Rêves Nomades 2018

Rêves Nomades 2018

Un séjour photo au coeur de la réserve des Hauts plateaux du Vercors.

 

Frimousse ma douce, je te retrouve aux sentiers de lumière, aux sentiers de cailloux calcaires, quand la marche lave les jours usés. La première montée est rude, ton dos chargé ne bronche pas. Même quand on laisse l’ombre des vieux hêtres, et que le soleil cogne à grands coups sur la pierre blanche, le soleil est fou aux longues journées de juillet sur les Hauts-Plateaux. Il fait sa grande lessive, mes épaules battues, il cogne, mes jambes rincées, il cogne, ma tête vide sèche dans le vent brûlant, sèche en silence, entends-tu le battement du silence ?

Frimousse ma douce, d’abord je marche derrière toi, mes yeux posés sur le velours gris de tes reins, tu donnes la mesure du temps, toc toc toc, le temps des Hauts-Plateaux, ton dos balance lentement. Et cette ligne-là juste au milieu, de cendre soufflée, je la suis sans question, la flèche brune sur ton dos, ma tête vide, toc toc toc.

Frimousse ma douce, ta queue balance, je retrouve cela aussi… l’odeur fouettée de l’herbe sèche et, dans la poussière du chemin, ton parfum d’âne, chaud et rond, un parfum où se blottir à l’abri du monde absurde. Les nuées de taons flottent à tes jambes, noirs somnambules bercés par ton pas, toc toc toc. Et parfois se posent, s’enfoncent dans la soie de ton poil, alors c’est l’orgie sanglante à la lumière de midi. Un frisson court sur ta cuisse et quelques gouttes rouges sur la blancheur éblouie du chemin. Quelques gouttes, ma gorge est serrée. Toc toc toc, tu t’en moques. La source n’est pas loin, et bientôt l’herbe grasse de la plaine de Queyrie. Et bientôt la nuit fraiche en lentes gorgées bulles d’étoiles.
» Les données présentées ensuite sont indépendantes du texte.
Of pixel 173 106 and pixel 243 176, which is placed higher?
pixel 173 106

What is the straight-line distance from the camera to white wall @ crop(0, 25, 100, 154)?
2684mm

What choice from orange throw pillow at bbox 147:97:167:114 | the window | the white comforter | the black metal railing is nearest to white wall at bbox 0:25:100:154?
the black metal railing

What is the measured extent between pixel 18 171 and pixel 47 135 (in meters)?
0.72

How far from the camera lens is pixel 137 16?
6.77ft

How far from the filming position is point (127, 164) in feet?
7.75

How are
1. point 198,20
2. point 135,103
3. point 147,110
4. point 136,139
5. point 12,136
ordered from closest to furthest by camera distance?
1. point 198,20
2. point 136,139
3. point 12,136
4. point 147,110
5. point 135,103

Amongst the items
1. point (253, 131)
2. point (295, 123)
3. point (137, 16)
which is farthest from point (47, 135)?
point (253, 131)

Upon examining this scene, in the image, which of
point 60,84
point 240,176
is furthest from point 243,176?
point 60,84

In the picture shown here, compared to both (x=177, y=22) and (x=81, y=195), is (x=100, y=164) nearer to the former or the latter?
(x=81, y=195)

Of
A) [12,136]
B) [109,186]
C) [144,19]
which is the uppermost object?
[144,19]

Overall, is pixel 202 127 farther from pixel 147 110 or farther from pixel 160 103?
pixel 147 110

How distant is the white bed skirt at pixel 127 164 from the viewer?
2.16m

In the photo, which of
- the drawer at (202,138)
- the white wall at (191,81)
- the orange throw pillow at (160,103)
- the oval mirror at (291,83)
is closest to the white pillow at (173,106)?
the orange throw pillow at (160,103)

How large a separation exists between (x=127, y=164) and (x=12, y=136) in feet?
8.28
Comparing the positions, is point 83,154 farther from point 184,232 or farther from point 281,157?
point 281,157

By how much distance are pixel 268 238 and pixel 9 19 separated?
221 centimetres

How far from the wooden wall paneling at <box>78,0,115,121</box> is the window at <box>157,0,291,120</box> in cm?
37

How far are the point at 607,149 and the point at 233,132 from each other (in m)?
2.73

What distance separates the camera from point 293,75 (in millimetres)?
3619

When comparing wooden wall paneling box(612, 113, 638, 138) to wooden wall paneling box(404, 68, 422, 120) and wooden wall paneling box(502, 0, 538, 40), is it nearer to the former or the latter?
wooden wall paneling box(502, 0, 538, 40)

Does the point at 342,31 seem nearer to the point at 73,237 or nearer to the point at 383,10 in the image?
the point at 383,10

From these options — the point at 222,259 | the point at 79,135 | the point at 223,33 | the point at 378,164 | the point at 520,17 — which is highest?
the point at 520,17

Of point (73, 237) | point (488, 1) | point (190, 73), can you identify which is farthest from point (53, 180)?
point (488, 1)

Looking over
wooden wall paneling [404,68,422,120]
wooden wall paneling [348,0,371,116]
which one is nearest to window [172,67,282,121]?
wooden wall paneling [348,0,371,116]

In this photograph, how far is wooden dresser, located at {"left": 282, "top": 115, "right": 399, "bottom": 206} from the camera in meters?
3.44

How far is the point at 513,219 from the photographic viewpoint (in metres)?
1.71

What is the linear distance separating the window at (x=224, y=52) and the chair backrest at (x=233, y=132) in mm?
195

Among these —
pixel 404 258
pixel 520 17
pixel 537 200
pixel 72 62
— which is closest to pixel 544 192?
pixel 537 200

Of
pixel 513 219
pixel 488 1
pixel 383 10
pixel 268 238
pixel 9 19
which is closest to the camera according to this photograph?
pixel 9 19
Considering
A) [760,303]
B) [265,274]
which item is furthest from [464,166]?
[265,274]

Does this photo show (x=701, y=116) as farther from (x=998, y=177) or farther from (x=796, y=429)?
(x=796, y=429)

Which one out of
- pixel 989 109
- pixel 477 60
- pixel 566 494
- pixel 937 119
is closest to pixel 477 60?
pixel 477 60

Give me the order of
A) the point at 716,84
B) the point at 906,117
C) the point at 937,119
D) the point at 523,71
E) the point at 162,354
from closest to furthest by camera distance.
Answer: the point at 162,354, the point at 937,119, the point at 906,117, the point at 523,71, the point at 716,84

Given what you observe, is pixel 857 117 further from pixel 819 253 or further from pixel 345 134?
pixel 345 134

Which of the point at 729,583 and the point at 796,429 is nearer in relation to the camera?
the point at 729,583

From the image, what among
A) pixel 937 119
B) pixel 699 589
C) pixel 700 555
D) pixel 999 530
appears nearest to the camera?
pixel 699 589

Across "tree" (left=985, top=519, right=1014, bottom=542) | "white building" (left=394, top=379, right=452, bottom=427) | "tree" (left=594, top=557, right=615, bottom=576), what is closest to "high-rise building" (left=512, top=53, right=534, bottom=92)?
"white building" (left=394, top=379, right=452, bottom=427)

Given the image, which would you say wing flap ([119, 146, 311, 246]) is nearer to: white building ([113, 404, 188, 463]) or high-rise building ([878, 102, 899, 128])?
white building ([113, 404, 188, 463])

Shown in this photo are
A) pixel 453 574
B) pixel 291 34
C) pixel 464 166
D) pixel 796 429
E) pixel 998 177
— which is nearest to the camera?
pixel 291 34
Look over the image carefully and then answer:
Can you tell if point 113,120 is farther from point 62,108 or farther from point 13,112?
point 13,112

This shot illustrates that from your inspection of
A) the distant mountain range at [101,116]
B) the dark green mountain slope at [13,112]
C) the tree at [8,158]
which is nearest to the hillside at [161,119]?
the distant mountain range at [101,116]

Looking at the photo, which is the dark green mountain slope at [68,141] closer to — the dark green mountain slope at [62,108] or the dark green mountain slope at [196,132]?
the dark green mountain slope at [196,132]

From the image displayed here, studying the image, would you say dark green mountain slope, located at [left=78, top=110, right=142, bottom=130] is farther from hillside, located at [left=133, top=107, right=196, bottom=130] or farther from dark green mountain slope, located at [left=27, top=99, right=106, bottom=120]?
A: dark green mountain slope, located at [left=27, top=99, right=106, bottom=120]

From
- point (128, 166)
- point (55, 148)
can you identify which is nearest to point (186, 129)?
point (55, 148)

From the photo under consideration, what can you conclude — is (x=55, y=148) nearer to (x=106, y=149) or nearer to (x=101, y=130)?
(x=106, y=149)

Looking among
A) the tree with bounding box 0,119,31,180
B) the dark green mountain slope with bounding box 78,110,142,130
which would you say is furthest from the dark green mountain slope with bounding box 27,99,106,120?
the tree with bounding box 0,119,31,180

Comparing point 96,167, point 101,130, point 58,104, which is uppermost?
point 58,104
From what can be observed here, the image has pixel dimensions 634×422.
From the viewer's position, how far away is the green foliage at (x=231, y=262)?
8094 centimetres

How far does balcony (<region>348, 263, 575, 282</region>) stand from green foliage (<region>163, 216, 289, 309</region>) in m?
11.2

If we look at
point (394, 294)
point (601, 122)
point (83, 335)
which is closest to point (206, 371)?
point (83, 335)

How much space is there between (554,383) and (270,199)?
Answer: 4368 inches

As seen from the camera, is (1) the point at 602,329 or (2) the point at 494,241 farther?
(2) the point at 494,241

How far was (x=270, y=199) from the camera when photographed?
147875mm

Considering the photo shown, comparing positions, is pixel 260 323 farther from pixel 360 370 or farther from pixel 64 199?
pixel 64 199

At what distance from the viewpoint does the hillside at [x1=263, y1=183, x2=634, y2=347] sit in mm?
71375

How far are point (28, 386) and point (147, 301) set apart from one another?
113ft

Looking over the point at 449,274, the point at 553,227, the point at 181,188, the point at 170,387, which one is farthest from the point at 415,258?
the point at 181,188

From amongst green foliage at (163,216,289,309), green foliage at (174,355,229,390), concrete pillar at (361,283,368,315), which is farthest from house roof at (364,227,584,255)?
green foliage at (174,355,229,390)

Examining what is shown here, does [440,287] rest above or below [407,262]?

Frimousse ma douce, la voici la grande plaine caressée de vent. Ton dos libéré, on monte le camp. Un âne gratte le sol et renifle la terre. Puis la joyeuse roulade, les pattes en l’air, l’ivresse de la journée finie, tu roules toi aussi quand ton tour est venu, tu roules comme un rire d’enfant, comme une vague verte d’océan, un jupon de jeune-fille au bal. Tu roules et les montagnes autour font danser leurs hanches velues.

Frimousse ma douce, on mange dans le grand tipi, avec son œil rond tout en haut, ouvert sur les nuages, on mange assis en cercle, le soleil du soir souffle des musiques cuivrées sur la toile, le repas de Vincent est bon, le corps et le cœur nourri, les hommes sont meilleurs ici, sous la sagesse du grand tipi, mes fesses posées sur ta couverture épaisse, ton odeur encore, mêlée aux épices, au vin, et à l’amitié. Dehors tu t’es couchée dans le fenouil sauvage et tu écoutes l’or de nos rires.

Frimousse, la nuit coule rivière de nacre, je te retrouve aux matins caressants, les reflets d’ambre sur ton pelage, et tes yeux lagons bruns où nagent encore des secrets d’étoiles. Je me laisse attraper à tes longs cils de lune, je me laisse emmener sans question. Mes mains massent ton dos, appuient le long de la ligne d’encre, et je ne sais plus, où s’arrêtent mes doigts, où commencent tes muscles, juste le plaisir, je te parle tout bas, la terre écoute.

 

Puis le camp démonté, on vous remet le bât, les gestes lents et précis, votre patience infinie. On marche à nouveau dans l’herbe des Plateaux, encore et encore, le fil sacré du chemin se déroule. J’ai pris ta longe, je la sens un peu rêche dans ma paume, et précieuse, mon collier de prière au parfum d’âne. Mes pieds heureux sur le sol. Ton pas rond derrière moi, enveloppé d’herbe douce, toc toc toc, ton souffle chaud dans mes mollets. Tout près de moi, Frimousse ma sœur. Ma tête vide, silence bleu immense sous le ciel. Le ciel qui est tout près. Et les anges nous regardent en remuant leurs longues oreilles poilues.